Supplied records:
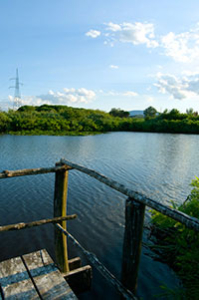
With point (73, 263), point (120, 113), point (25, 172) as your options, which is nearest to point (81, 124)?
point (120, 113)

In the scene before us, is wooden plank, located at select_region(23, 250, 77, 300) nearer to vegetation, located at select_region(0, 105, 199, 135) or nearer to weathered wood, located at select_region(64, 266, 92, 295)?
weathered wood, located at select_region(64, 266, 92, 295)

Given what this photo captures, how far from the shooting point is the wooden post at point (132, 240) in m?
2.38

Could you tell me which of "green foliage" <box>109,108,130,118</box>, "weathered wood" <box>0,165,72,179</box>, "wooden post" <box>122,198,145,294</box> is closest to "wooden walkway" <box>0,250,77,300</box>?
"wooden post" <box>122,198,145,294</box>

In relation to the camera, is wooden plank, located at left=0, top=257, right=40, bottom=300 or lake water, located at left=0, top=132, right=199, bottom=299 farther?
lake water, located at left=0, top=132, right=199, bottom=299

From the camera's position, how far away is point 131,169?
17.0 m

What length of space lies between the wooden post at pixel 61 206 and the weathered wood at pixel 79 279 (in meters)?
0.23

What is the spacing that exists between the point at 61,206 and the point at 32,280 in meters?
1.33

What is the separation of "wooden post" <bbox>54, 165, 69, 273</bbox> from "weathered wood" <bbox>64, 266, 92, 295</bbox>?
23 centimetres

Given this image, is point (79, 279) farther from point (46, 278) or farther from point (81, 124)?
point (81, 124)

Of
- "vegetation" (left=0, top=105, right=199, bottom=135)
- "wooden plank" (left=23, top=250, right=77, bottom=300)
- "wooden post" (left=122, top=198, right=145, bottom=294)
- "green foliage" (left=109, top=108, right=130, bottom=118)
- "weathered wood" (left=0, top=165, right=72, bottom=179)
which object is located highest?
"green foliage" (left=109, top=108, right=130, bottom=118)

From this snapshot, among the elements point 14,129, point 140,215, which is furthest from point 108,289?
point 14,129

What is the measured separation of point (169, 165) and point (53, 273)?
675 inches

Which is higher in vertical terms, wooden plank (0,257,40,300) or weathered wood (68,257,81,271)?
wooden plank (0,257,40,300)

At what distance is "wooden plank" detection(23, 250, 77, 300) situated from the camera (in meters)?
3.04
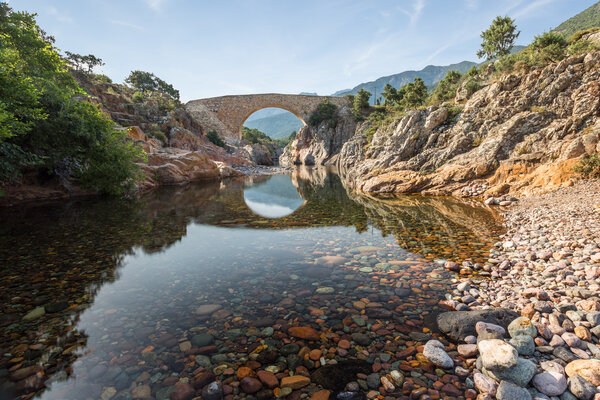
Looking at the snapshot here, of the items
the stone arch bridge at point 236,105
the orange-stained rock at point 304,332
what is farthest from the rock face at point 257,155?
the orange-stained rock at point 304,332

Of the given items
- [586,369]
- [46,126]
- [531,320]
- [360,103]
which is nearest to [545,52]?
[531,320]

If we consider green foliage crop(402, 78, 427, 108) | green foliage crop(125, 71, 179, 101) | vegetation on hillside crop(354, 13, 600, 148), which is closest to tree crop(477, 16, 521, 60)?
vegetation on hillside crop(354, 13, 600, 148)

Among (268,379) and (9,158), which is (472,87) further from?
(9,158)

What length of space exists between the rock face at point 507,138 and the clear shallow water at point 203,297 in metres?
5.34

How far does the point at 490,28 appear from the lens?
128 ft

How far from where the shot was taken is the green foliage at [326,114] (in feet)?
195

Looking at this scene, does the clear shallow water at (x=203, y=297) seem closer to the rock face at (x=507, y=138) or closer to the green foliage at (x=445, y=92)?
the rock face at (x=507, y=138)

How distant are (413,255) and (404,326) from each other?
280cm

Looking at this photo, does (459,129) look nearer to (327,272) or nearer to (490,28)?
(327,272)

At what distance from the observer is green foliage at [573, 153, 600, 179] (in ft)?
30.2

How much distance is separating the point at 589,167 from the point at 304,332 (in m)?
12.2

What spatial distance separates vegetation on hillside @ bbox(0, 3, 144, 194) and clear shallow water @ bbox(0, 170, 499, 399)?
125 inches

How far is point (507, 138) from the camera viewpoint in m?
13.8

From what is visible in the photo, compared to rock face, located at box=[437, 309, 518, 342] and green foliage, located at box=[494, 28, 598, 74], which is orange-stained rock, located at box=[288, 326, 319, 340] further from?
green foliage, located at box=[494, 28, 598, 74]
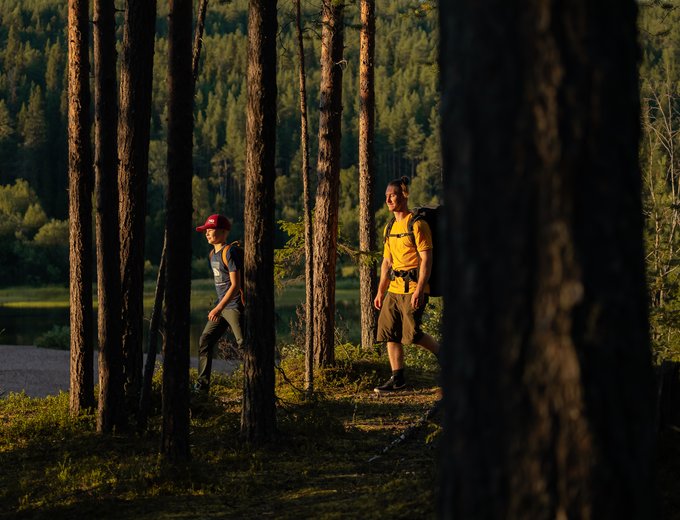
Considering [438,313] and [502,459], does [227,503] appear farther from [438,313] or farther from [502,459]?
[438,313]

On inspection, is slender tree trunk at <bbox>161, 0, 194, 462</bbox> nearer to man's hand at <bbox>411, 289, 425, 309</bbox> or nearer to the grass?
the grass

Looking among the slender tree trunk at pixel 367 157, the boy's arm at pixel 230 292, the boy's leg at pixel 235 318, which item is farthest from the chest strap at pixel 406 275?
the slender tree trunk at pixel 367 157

...

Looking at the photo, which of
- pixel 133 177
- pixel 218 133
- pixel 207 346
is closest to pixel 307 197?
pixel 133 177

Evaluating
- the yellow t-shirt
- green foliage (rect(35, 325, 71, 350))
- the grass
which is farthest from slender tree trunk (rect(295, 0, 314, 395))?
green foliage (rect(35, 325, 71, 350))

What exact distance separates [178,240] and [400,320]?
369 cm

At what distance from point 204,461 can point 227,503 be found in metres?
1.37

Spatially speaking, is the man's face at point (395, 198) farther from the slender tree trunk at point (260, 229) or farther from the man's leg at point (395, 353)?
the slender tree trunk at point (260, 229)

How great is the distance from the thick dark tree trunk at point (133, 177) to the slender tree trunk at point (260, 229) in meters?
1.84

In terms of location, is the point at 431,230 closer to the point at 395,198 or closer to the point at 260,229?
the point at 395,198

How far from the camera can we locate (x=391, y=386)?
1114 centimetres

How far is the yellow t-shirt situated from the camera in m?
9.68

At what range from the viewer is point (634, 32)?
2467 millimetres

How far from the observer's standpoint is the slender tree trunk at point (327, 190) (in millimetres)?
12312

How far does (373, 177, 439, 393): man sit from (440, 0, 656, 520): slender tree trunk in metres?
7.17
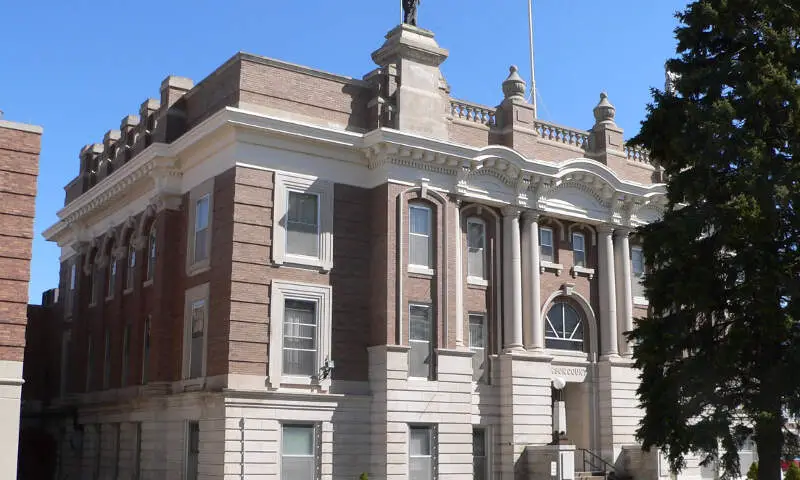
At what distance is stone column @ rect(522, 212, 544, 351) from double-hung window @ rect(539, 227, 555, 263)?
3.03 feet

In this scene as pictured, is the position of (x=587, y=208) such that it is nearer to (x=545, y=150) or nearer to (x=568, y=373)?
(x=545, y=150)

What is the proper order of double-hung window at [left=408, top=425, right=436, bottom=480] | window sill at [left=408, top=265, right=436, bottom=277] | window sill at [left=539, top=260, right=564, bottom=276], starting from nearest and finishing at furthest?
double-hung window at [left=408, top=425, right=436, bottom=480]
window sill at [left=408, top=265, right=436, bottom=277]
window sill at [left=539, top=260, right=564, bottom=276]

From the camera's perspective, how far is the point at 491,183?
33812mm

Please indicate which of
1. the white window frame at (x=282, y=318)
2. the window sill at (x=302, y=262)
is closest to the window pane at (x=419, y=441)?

Set exercise: Reproduce the records word for word, starting with the line that contains "Spatially speaking, is" and stopping after the line that contains "2467 millimetres".

Written answer:
Spatially speaking, is the man's face at point (395, 198) farther from the slender tree trunk at point (260, 229) or farther from the man's leg at point (395, 353)?
the slender tree trunk at point (260, 229)

How great is the distance from the thick dark tree trunk at point (133, 177) to the slender tree trunk at point (260, 229) in meters?
1.84

In terms of location, is the point at 431,230 closer to the point at 395,198 or closer to the point at 260,229?
the point at 395,198

How far from the camera can we locate (x=391, y=386)?
1114 centimetres

How far is the yellow t-shirt situated from the camera in m?
9.68

At what range from the viewer is point (634, 32)?
2467 millimetres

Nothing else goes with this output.